Herman also shared her failures and successes about first starting out so Drake-Davis would know beforehand what works and what doesn’t; for example, what to look for when hiring new nail technicians. And a trip with Herman to the NAILS Magazine Show in Dallas taught her even more about the industry.
During their consultations, one of the key issues Drake-Davis asked about, says Herman, was whether to pay employees a salary or have them on a sliding-scale commission, where the technician is paid a percentage of her weekly revenue. “At Elegante Nails, our technicians are paid on commission-only, because with a pay scale, they are operating on an incentive – the more they make, the higher percentage they receive,” she says. Drake-Davis also opted for a sliding-scale commission, says Herman.
To recruit employees, Herman suggested newspaper advertising. She advised Drake-Davis to test all applicants’ skills and timing, and she reinforced that in-salon training would still be required once the nail technician was hired. “Dixie hired our former receptionist, Shelby Eppes, who now lives in Dixie’s area and who knows a lot about nails, says Herman.

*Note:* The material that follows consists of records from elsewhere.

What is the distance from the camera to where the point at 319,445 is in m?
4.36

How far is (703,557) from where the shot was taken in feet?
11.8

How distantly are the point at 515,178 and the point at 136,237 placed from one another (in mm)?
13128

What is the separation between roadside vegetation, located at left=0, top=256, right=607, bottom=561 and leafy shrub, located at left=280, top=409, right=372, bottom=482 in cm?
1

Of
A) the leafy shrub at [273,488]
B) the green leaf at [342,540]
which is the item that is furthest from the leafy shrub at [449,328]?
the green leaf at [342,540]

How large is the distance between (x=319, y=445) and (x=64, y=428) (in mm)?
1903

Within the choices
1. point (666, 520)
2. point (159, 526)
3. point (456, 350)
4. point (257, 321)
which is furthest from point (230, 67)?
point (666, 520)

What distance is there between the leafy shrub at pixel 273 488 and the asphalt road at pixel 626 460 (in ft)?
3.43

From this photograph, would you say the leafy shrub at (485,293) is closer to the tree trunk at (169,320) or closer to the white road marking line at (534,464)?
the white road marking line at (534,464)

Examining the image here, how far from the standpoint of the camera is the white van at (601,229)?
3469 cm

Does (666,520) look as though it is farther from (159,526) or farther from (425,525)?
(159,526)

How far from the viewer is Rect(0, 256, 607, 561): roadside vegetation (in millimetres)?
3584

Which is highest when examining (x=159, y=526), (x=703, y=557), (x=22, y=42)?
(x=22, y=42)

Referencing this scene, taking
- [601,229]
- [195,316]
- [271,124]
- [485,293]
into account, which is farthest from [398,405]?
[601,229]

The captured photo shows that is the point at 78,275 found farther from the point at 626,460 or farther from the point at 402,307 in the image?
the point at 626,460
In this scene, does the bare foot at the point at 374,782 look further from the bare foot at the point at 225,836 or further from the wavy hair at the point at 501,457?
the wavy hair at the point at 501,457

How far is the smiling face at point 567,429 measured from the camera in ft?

Drake-Davis has so much confidence in Eppes’ ability that she allowed her to be the sole judge of the technical portion of the application process. Drake-Davis also hired veteran nail technician Kathy Haller, Herman’s daughter and co-owner of both Elegante Nails, for a day to train her new technicians, who each has her own clientele.
Another concern for Drake-Davis was proper ventilation. She followed in the footsteps of Herman’s salons and installed an air-exchange system. Herman also instructed her on the importance of salon sanitation and sterilization. “We went over the state board regulations and what my salon does above and beyond that,” notes Herman.
As for her salon’s interior, Drake-Davis chose a similar décor to Elegante Nails, which is Victorian, because she likes the feeling it invokes of comfort and friendliness.
Feeling well-prepared to run a successful salon, Drake-Davis opened Exclusively Nails last September with five nail technicians and she hopes to expand to eight to 10 soon.
For Drake-Davis, hiring a consultant was the way to go because “it was less expensive than franchising. And with franchising, there is a set formula and everything is outlined. I knew what I wanted from the start and how I wanted the salon to look.” Though she still doesn’t do nails, Drake-Davis now knows a lot about nail applications and techniques as well as different products, she says.
As for her involvement, Herman says she didn’t realize how much she would enjoy working with another salon owner and how much she would enjoy working with another salon owner and how much she would relearn. “When you do consulting, you go back to square one and go through each step you originally took. It really refreshes your memory and all facets of the business,” she reflects.
Herman believes consulting is a viable and valuable option for smaller salon owners, and says, “The amount you pay for a consultant’s fee can save you thousands of dollars in mistakes. You will get there eventually, but you can get there faster with less expense by hiring a consultant.”